What the task requires:
From the line containing "common name: rodent" to the last line of the records, please reproduce every line exactly and nothing more.

Input data:
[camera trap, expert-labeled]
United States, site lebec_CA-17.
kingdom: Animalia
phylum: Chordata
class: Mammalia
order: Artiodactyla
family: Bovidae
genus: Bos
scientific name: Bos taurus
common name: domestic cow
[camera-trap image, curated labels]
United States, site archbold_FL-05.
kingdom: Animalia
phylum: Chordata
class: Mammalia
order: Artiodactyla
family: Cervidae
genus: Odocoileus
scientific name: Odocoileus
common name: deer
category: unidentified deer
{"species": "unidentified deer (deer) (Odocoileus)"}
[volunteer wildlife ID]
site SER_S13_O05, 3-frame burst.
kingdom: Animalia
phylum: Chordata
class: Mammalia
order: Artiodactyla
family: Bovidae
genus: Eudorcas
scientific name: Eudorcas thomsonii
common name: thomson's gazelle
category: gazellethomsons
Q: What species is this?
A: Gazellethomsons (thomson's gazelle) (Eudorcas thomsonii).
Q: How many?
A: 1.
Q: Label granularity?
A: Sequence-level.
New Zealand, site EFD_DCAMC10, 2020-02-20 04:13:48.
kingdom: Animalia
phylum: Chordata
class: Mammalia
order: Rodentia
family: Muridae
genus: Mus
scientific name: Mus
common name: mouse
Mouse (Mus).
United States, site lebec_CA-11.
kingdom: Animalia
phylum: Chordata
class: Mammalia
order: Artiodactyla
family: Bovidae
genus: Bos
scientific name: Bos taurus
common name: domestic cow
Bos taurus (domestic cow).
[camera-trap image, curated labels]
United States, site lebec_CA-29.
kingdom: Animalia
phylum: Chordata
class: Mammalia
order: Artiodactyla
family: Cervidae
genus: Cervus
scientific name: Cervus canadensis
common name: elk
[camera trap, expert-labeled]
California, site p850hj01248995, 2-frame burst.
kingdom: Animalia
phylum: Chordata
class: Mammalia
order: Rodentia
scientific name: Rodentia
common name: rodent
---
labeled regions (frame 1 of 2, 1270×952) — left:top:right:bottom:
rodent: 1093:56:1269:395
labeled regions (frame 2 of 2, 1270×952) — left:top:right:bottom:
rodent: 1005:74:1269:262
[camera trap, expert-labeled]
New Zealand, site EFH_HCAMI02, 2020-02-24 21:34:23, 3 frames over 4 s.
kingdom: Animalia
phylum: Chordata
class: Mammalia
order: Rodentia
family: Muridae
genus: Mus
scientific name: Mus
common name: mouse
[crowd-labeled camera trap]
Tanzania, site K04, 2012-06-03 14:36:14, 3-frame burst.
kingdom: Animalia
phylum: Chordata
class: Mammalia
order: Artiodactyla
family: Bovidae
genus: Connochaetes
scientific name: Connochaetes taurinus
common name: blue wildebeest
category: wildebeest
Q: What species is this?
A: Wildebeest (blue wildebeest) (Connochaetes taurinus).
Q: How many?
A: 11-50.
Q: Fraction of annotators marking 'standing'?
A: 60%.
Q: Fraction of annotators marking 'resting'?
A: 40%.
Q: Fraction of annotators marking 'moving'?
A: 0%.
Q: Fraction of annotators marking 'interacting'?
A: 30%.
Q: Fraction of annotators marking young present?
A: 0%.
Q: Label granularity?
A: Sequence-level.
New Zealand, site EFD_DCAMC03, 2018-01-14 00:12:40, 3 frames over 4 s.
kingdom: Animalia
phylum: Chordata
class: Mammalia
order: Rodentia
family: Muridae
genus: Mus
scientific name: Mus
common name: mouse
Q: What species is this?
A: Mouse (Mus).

Problem solution:
common name: rodent
---
labeled regions (frame 1 of 2, 1270×952) — left:top:right:bottom:
rodent: 1093:56:1269:395
labeled regions (frame 2 of 2, 1270×952) — left:top:right:bottom:
rodent: 1005:74:1269:262
[camera trap, expert-labeled]
New Zealand, site EFH_HCAMI02, 2020-02-24 21:34:23, 3 frames over 4 s.
kingdom: Animalia
phylum: Chordata
class: Mammalia
order: Rodentia
family: Muridae
genus: Mus
scientific name: Mus
common name: mouse
[crowd-labeled camera trap]
Tanzania, site K04, 2012-06-03 14:36:14, 3-frame burst.
kingdom: Animalia
phylum: Chordata
class: Mammalia
order: Artiodactyla
family: Bovidae
genus: Connochaetes
scientific name: Connochaetes taurinus
common name: blue wildebeest
category: wildebeest
Q: What species is this?
A: Wildebeest (blue wildebeest) (Connochaetes taurinus).
Q: How many?
A: 11-50.
Q: Fraction of annotators marking 'standing'?
A: 60%.
Q: Fraction of annotators marking 'resting'?
A: 40%.
Q: Fraction of annotators marking 'moving'?
A: 0%.
Q: Fraction of annotators marking 'interacting'?
A: 30%.
Q: Fraction of annotators marking young present?
A: 0%.
Q: Label granularity?
A: Sequence-level.
New Zealand, site EFD_DCAMC03, 2018-01-14 00:12:40, 3 frames over 4 s.
kingdom: Animalia
phylum: Chordata
class: Mammalia
order: Rodentia
family: Muridae
genus: Mus
scientific name: Mus
common name: mouse
Q: What species is this?
A: Mouse (Mus).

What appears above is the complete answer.